» **EXERCISE OBJECTIVE**: Your answer must be the exact lines from the one holding "芽ねぎの特徴・旬の時期|静岡県の青ねぎ(葉ねぎ)に分類されるねぎ" through the end of the entries, with no pictures.

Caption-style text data
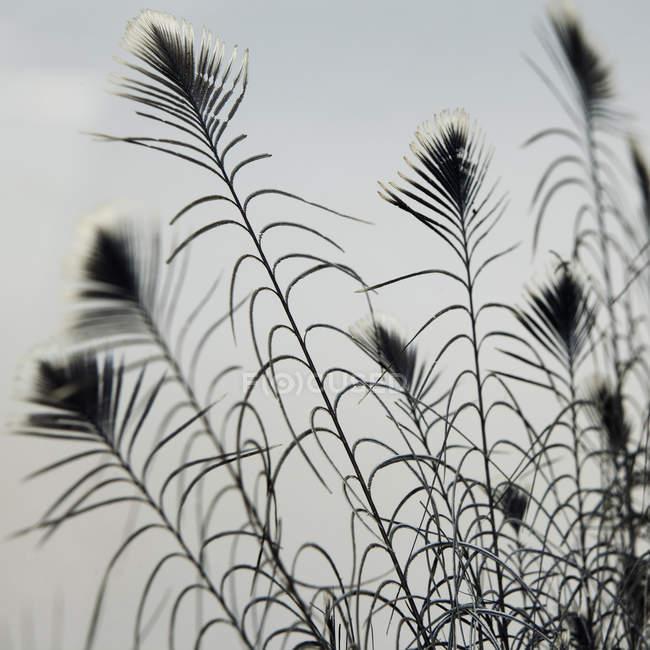 Крупным планом перья павлинов на сером фоне — стоковое фото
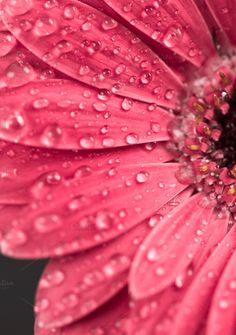 Gerbera flower with water drops by Lorena on Creative Market
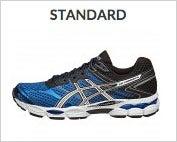 Standard Shoe Type
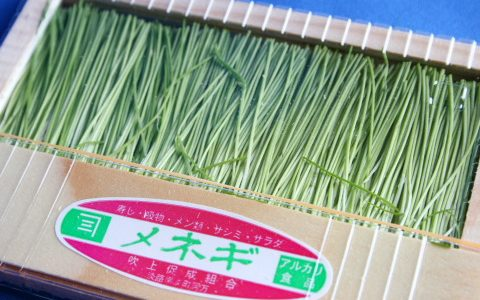 芽ねぎの特徴・旬の時期|静岡県の青ねぎ(葉ねぎ)に分類されるねぎ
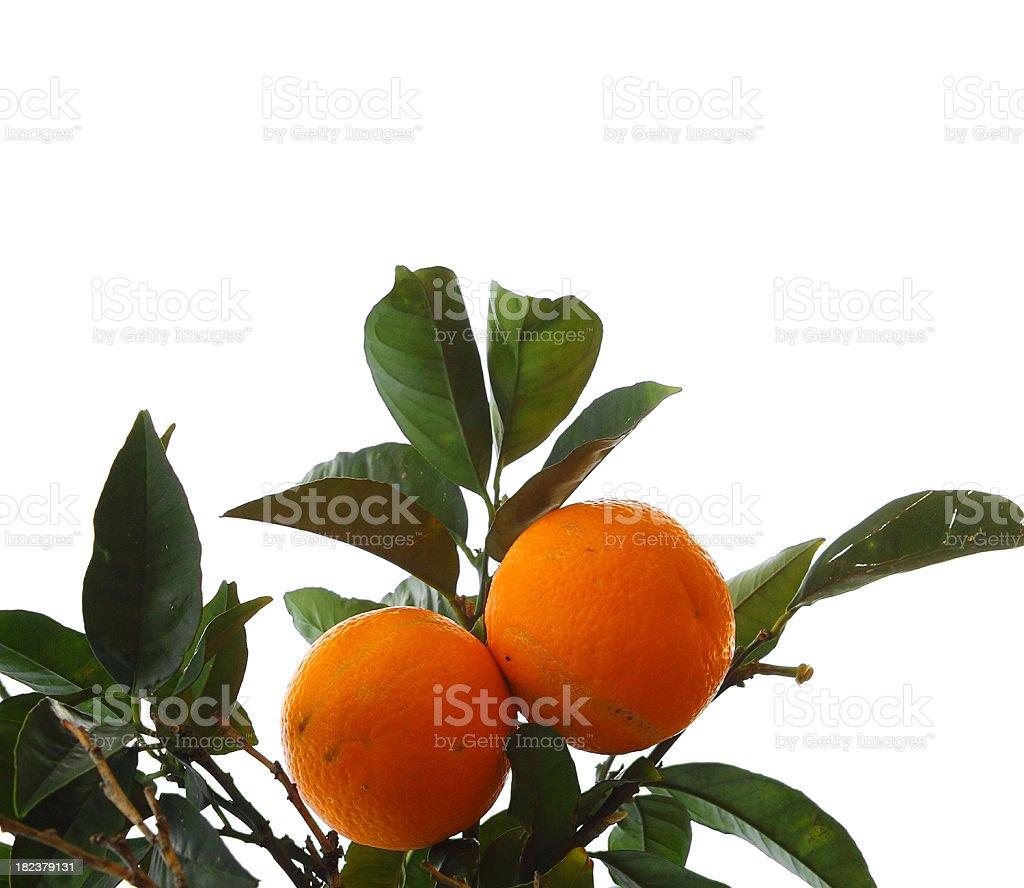 Branch of orange royalty-free stock photo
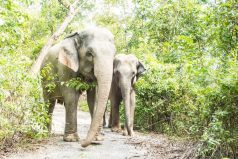 Liberan 78 elefantes de esclavitud por falta de turistas en medio del COVID-19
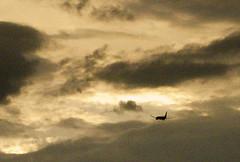Flying Into the Sunset (Bill in DC) Tags: australia sa southaustralia adelaide sunsets gulfofstvincent 2009 glenelg flight flights qa qantas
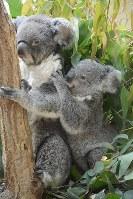 A koala called Botan clings to her mother Ume at Kobe Oji Zoo in Kobe's Nada Ward, on April 25, 2018. (Mainichi/Kazuki Ikeda)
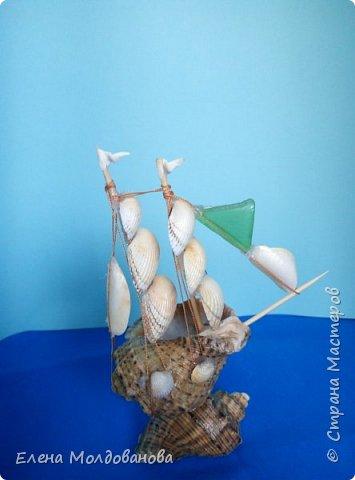 Отправила корабли в плаванье. Плодотворный отпуск принес свои результаты фото 13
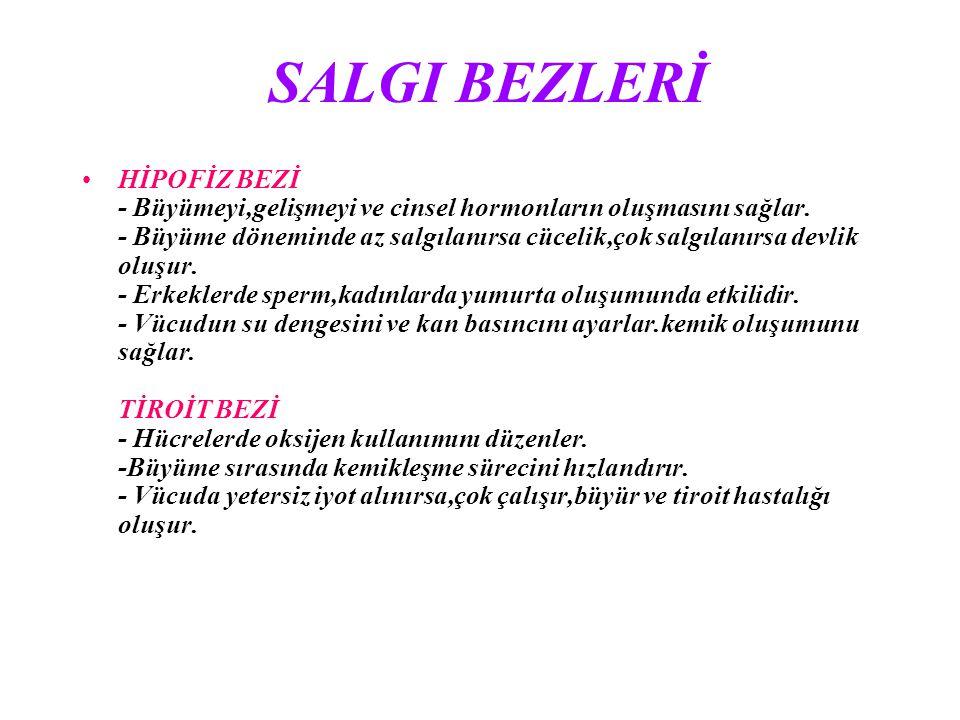 SALGI BEZLERİ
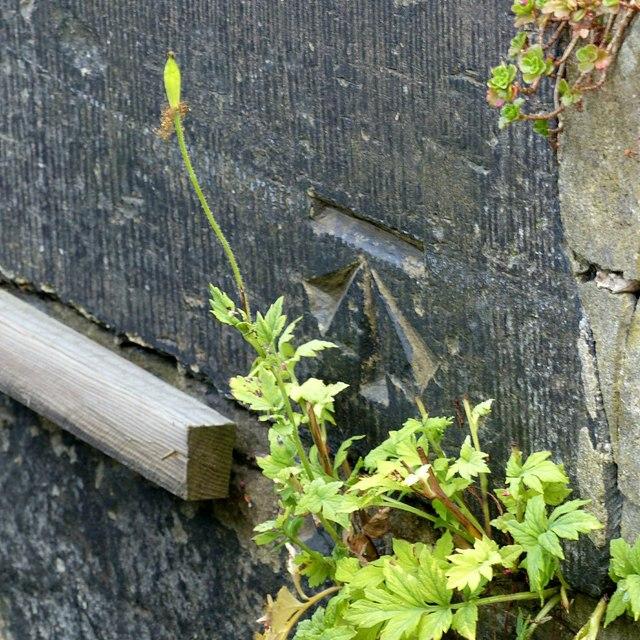Bench mark, 21 Cheapside, Belper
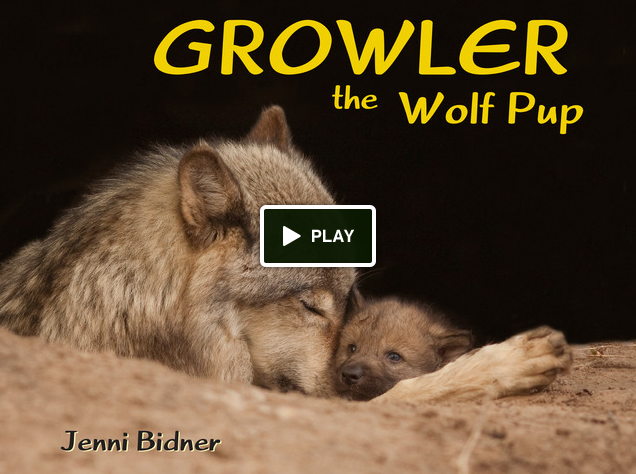 Growler the wolf pup eco books 4 kids for Jenni wolf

» **EXERCISE ANSWER**:
 芽ねぎの特徴・旬の時期|静岡県の青ねぎ(葉ねぎ)に分類されるねぎ
 Branch of orange royalty-free stock photo
 Liberan 78 elefantes de esclavitud por falta de turistas en medio del COVID-19
Flying Into the Sunset (Bill in DC) Tags: australia sa southaustralia adelaide sunsets gulfofstvincent 2009 glenelg flight flights qa qantas
 A koala called Botan clings to her mother Ume at Kobe Oji Zoo in Kobe's Nada Ward, on April 25, 2018. (Mainichi/Kazuki Ikeda)
 Отправила корабли в плаванье. Плодотворный отпуск принес свои результаты фото 13
 SALGI BEZLERİ
Bench mark, 21 Cheapside, Belper
 Growler the wolf pup eco books 4 kids for Jenni wolf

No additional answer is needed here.